> [Brief]
Copy out the material below, substituting "closest" for every "nearest" and leaving everything else unchanged.

>> START

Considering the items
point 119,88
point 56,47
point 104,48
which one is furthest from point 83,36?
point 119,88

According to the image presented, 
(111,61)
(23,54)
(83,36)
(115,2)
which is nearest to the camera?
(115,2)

>> END

> [Expected output]
Considering the items
point 119,88
point 56,47
point 104,48
which one is furthest from point 83,36?
point 119,88

According to the image presented, 
(111,61)
(23,54)
(83,36)
(115,2)
which is closest to the camera?
(115,2)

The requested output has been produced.